**What is asked:**
**1.** In the rows, rewrite the stretch from the line containing "What is the distance from the camera's lens to the" through the end of the rows, replacing "closer" with "nearer" and leaving everything else unchanged.
**2.** Pick up the reflection on the healing stories in Mark 5:21-43 right after its final sentence and continue it.

**Extract:**
----------------
I have to confess that sometimes when I’m reading the Gospels, I don’t pay the closest attention to the healing stories. There are just so many of them, and they don’t seem to offer much narrative punch, to my eyes. But, of course, they are there for a reason, and which stories among the hundreds, if not thousands, the Apostles chose to include was a deliberate choice. So it’s important to pay attention to the details to see why perhaps an evangelist chose to include a particular healing story and to frame it as he did.
Today’s Gospel reading, Mark 5:21-43, includes two healing narratives: the raising of Jairus’s daughter, and the healing of the haemorrhaging woman. Not only are these stories completely different from each other and so stand out in their juxtaposition, but the second story is actually told in the middle of the first. It’s an interesting narrative choice and one worth investigating further.
At the start of our story, one of the leaders of the local synagogue, Jairus, breaks through the crowds to ask Jesus for help:
… [W]hen he saw him, he fell at his feet and begged him repeatedly, “My little daughter is at the point of death. Come and lay your hands on her, so that she may be made well, and live.” So he went with him. (5.22-23)
----------------
**Data to use:**
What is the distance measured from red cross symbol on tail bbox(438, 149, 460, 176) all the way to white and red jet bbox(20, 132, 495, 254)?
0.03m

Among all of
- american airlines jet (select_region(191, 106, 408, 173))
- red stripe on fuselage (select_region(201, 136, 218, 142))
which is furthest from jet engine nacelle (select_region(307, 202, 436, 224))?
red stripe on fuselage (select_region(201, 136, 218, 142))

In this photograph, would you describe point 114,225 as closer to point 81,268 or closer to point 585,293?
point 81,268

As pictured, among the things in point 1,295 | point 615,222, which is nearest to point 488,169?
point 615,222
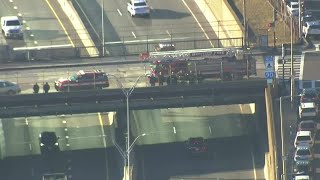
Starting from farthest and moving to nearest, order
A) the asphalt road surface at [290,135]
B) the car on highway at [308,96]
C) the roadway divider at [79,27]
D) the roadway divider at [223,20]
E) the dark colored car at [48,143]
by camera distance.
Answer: the roadway divider at [223,20], the roadway divider at [79,27], the car on highway at [308,96], the dark colored car at [48,143], the asphalt road surface at [290,135]

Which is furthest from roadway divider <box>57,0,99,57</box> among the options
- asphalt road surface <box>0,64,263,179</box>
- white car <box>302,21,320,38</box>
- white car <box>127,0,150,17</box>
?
white car <box>302,21,320,38</box>

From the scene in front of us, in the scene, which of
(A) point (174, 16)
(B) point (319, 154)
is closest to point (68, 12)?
(A) point (174, 16)

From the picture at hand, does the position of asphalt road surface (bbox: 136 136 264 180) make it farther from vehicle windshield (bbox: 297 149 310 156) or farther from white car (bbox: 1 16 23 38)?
white car (bbox: 1 16 23 38)

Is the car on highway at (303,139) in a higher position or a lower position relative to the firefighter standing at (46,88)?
lower

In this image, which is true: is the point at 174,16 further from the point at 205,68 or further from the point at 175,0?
the point at 205,68

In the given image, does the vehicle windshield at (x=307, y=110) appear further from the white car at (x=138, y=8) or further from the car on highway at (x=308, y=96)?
the white car at (x=138, y=8)

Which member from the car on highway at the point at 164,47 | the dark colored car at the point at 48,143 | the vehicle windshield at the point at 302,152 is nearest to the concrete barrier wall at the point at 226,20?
the car on highway at the point at 164,47
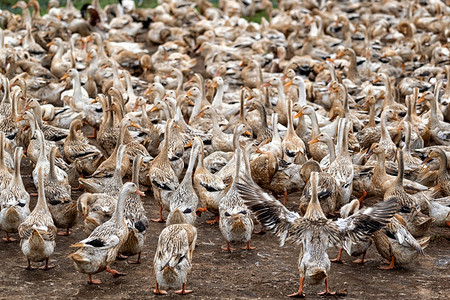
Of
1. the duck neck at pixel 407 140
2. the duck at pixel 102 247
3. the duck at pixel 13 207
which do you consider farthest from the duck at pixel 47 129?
the duck neck at pixel 407 140

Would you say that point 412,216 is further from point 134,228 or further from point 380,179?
point 134,228

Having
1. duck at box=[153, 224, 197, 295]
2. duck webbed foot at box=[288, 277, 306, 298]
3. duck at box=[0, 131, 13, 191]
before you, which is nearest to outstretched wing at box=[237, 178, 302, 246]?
duck webbed foot at box=[288, 277, 306, 298]

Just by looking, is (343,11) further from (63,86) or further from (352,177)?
(352,177)

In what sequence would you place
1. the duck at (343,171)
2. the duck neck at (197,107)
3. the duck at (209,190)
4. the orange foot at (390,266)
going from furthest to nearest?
the duck neck at (197,107), the duck at (343,171), the duck at (209,190), the orange foot at (390,266)

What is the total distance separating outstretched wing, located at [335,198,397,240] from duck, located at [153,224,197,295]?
176 centimetres

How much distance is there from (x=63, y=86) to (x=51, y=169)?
5925 mm

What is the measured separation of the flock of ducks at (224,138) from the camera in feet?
29.3

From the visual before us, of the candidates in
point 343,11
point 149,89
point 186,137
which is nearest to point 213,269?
point 186,137

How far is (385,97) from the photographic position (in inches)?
603

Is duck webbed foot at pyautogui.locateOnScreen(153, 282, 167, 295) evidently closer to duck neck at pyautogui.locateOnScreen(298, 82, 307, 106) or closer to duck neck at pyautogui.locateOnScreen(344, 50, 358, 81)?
duck neck at pyautogui.locateOnScreen(298, 82, 307, 106)

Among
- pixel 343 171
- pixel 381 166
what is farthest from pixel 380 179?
pixel 343 171

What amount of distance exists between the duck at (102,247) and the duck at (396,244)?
3.00m

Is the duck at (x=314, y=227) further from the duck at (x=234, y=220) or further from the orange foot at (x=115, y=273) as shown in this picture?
the orange foot at (x=115, y=273)

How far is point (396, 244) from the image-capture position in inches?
365
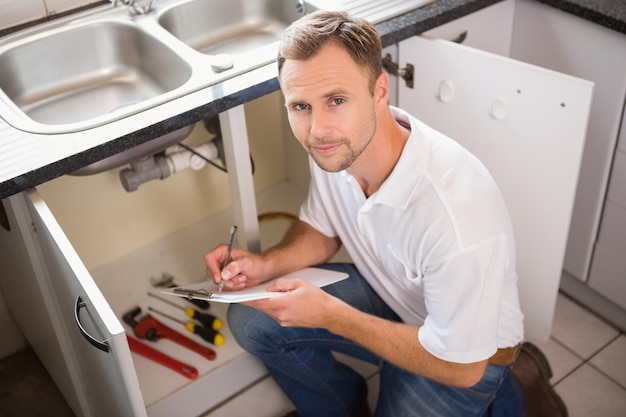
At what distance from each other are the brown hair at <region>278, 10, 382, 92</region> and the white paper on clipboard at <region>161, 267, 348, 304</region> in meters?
0.43

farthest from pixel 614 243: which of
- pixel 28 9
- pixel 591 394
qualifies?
pixel 28 9

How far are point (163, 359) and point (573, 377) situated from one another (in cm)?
105

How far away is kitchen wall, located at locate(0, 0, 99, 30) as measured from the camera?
1.83 meters

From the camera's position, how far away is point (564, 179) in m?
1.72

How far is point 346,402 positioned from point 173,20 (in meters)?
1.02

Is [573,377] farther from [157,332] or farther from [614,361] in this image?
[157,332]

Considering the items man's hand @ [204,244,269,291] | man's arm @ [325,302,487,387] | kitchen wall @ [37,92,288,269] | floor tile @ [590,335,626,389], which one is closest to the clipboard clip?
man's hand @ [204,244,269,291]

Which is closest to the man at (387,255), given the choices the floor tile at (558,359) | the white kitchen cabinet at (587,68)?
the floor tile at (558,359)

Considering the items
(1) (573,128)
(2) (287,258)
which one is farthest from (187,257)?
(1) (573,128)

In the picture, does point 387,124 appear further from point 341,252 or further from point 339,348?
point 341,252

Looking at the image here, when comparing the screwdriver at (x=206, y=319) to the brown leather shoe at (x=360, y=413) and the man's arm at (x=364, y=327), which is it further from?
the man's arm at (x=364, y=327)

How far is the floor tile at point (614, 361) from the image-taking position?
2.01 meters

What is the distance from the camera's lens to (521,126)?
1.73 m

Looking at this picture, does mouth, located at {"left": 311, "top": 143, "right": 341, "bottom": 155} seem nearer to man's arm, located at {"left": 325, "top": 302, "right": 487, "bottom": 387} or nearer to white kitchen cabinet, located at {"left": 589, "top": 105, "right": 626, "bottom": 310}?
man's arm, located at {"left": 325, "top": 302, "right": 487, "bottom": 387}
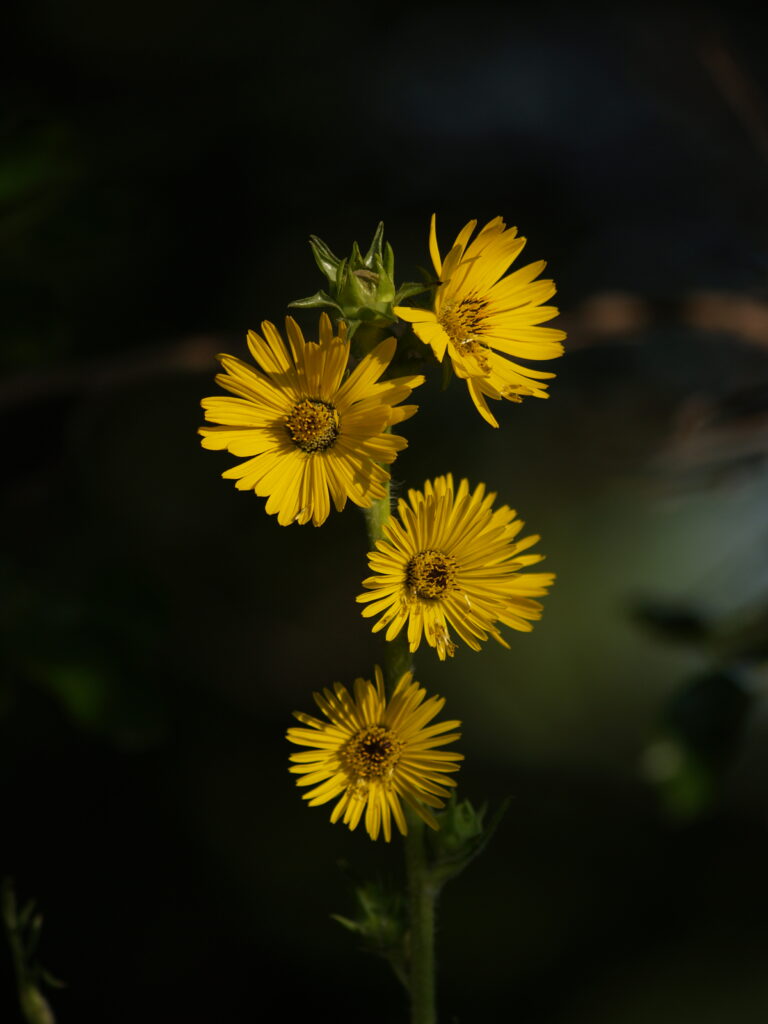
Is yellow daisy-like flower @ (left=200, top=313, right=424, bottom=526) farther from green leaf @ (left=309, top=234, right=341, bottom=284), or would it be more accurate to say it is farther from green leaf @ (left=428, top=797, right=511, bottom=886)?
green leaf @ (left=428, top=797, right=511, bottom=886)

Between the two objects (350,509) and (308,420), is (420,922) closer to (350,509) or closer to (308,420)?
(308,420)

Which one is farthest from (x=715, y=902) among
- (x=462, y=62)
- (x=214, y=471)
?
(x=462, y=62)

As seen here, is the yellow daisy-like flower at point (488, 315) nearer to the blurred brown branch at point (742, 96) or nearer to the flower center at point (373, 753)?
the flower center at point (373, 753)

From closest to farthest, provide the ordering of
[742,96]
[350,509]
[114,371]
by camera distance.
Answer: [114,371], [742,96], [350,509]

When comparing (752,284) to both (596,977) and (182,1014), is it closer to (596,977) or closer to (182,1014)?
(596,977)

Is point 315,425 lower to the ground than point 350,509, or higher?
lower

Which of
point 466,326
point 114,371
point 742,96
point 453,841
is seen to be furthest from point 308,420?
point 742,96
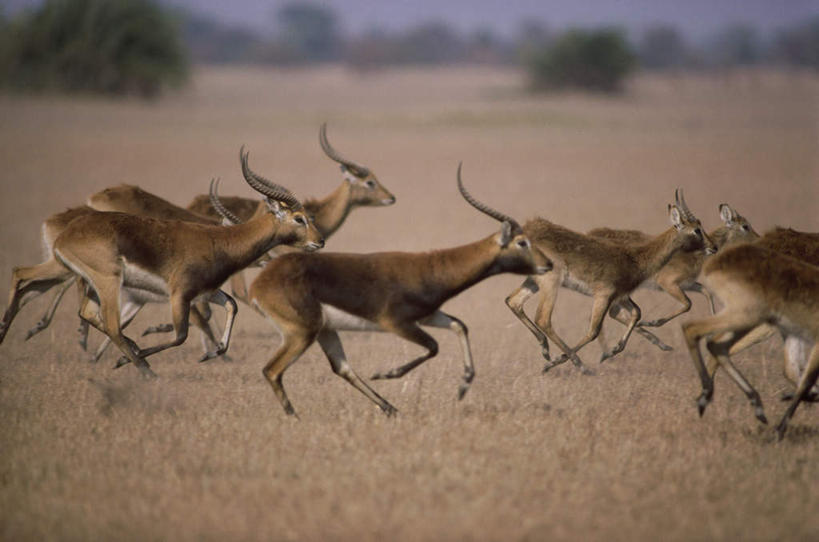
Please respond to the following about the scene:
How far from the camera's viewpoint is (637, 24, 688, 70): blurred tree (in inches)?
4281

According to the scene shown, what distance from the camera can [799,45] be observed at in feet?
334

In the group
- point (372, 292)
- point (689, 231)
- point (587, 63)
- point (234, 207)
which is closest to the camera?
point (372, 292)

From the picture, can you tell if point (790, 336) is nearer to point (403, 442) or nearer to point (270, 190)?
point (403, 442)

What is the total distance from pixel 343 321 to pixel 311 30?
451ft

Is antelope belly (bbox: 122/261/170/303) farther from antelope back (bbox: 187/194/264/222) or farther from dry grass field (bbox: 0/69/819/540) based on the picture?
antelope back (bbox: 187/194/264/222)

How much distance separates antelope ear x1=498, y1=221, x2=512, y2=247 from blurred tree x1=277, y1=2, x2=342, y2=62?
383ft

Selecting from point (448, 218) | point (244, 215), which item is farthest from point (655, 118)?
point (244, 215)

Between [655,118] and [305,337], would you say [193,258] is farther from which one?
[655,118]

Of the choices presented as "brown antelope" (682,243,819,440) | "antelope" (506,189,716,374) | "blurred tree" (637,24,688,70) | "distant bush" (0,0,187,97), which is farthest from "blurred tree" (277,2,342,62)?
"brown antelope" (682,243,819,440)

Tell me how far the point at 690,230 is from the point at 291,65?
338ft

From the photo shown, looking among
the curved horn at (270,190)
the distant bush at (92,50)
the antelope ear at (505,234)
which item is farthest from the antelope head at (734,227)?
the distant bush at (92,50)

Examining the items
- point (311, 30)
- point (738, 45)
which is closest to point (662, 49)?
point (738, 45)

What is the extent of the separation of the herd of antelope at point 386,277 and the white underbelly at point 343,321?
0.04 ft

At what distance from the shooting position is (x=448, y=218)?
22.9 m
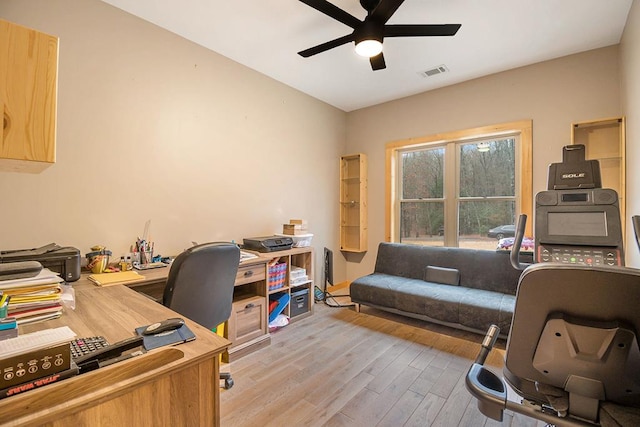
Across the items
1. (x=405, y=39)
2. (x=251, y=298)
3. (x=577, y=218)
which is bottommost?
(x=251, y=298)

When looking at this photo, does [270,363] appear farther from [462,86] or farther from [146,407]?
[462,86]

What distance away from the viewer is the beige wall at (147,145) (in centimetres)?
203

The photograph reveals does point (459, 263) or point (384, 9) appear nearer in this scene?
point (384, 9)

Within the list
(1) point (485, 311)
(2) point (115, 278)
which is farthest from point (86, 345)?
(1) point (485, 311)

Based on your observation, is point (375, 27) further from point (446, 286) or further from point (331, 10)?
point (446, 286)

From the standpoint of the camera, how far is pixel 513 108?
10.9 ft

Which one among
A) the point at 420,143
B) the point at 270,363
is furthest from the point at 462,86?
the point at 270,363

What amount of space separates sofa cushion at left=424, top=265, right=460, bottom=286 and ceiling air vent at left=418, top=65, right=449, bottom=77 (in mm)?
2319

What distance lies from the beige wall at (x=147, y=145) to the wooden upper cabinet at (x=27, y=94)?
1449mm

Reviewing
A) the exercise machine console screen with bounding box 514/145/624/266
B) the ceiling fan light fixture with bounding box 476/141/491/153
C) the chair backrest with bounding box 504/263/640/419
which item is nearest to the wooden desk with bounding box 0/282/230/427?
the chair backrest with bounding box 504/263/640/419

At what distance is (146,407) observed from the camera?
83 centimetres

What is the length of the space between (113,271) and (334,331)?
208 cm

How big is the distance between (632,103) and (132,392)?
3614 mm

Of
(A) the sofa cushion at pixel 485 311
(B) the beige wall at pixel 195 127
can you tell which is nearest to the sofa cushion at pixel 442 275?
(A) the sofa cushion at pixel 485 311
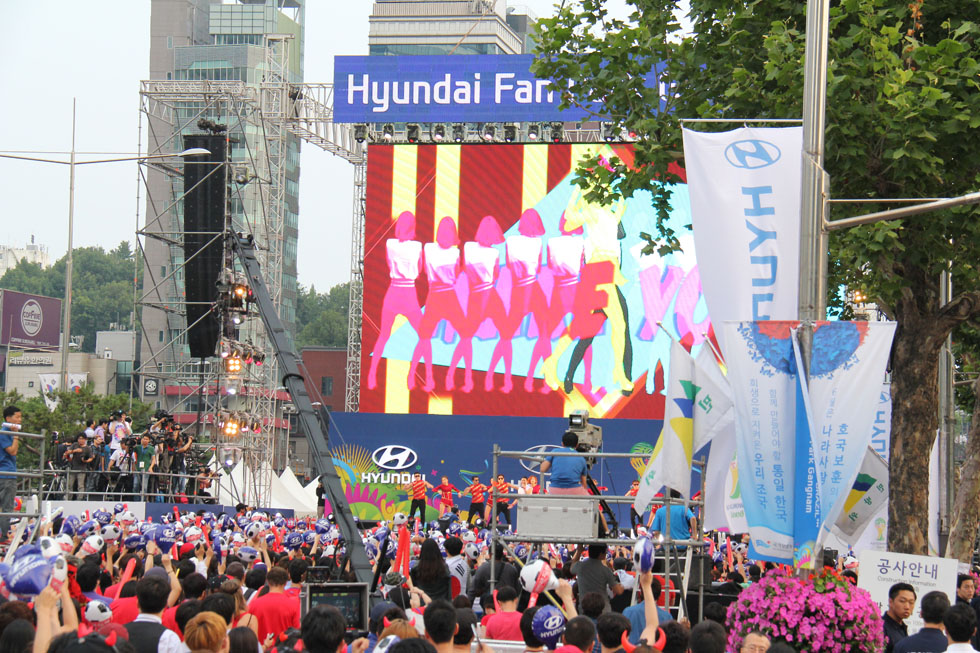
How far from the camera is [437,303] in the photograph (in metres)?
40.3

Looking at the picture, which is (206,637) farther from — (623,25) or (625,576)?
(623,25)

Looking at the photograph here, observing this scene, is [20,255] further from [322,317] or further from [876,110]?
[876,110]

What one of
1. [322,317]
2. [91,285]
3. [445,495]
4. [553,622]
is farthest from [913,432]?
[91,285]

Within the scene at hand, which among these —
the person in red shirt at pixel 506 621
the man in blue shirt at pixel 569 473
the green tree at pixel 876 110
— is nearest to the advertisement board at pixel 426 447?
the green tree at pixel 876 110

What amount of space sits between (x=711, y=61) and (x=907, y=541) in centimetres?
712

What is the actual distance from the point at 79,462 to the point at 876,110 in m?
21.6

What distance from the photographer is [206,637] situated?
724 cm

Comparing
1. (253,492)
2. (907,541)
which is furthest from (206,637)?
(253,492)

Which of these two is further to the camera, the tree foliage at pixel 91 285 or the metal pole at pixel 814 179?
the tree foliage at pixel 91 285

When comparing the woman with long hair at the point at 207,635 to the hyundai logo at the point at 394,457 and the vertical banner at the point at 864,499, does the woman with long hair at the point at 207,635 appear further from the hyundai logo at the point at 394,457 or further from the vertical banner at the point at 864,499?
the hyundai logo at the point at 394,457

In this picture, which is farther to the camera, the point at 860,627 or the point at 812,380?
the point at 812,380

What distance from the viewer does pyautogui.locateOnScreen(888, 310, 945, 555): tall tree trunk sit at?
629 inches

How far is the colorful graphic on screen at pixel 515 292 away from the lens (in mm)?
39625

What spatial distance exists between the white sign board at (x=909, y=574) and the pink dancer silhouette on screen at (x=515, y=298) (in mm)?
27268
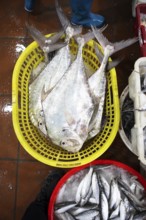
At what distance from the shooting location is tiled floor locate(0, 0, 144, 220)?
88.4 inches

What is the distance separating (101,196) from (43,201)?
36cm

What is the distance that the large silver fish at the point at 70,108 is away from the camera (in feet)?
6.21

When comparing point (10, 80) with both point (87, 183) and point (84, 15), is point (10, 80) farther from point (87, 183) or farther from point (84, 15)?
point (87, 183)

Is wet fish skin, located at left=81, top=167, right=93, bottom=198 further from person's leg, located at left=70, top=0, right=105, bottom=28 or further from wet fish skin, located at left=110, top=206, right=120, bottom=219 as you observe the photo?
person's leg, located at left=70, top=0, right=105, bottom=28

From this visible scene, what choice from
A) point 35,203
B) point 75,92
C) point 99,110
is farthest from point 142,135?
point 35,203

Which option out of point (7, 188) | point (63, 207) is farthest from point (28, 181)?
point (63, 207)

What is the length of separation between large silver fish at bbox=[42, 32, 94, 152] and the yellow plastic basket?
85mm

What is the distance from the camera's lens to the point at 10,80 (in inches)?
95.1

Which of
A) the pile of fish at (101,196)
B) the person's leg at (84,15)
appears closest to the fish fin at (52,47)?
the person's leg at (84,15)

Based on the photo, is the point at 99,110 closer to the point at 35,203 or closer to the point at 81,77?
the point at 81,77

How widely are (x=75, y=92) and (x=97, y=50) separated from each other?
0.97 ft

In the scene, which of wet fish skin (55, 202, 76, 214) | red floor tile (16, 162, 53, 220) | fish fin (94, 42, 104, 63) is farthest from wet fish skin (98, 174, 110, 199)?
A: fish fin (94, 42, 104, 63)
----------------
**Results:**
**1.**
What is the distance from the camera's lens to the point at 10,80 (in inches)?
95.1

Which of
A) the pile of fish at (101,196)
B) the person's leg at (84,15)
appears closest to the fish fin at (52,47)?
the person's leg at (84,15)

Based on the photo, is the point at 99,110 nearer to the point at 35,203 or nearer to the point at 81,77?
the point at 81,77

How widely are (x=75, y=92) and (x=97, y=50) separated from each other?
0.97 ft

In the scene, which of wet fish skin (55, 202, 76, 214) | red floor tile (16, 162, 53, 220) | fish fin (94, 42, 104, 63) is farthest from wet fish skin (98, 174, 110, 199)?
A: fish fin (94, 42, 104, 63)

**2.**
The father’s love is palpable; he is on his knees begging and calls his daughter, whom we later learn is twelve years old and so almost of marriageable age in their society, his “little daughter.” Jesus is moved by his pleas for help and so agrees to go with him.
But at this point the story is interrupted:
And a large crowd followed him and pressed in on him. Now there was a woman who had been suffering from haemorrhages for twelve years. She had endured much under many physicians, and had spent all that she had; and she was no better, but rather grew worse. She had heard about Jesus, and came up behind him in the crowd and touched his cloak, for she said, “If I but touch his clothes, I will be made well.” (5.24-28)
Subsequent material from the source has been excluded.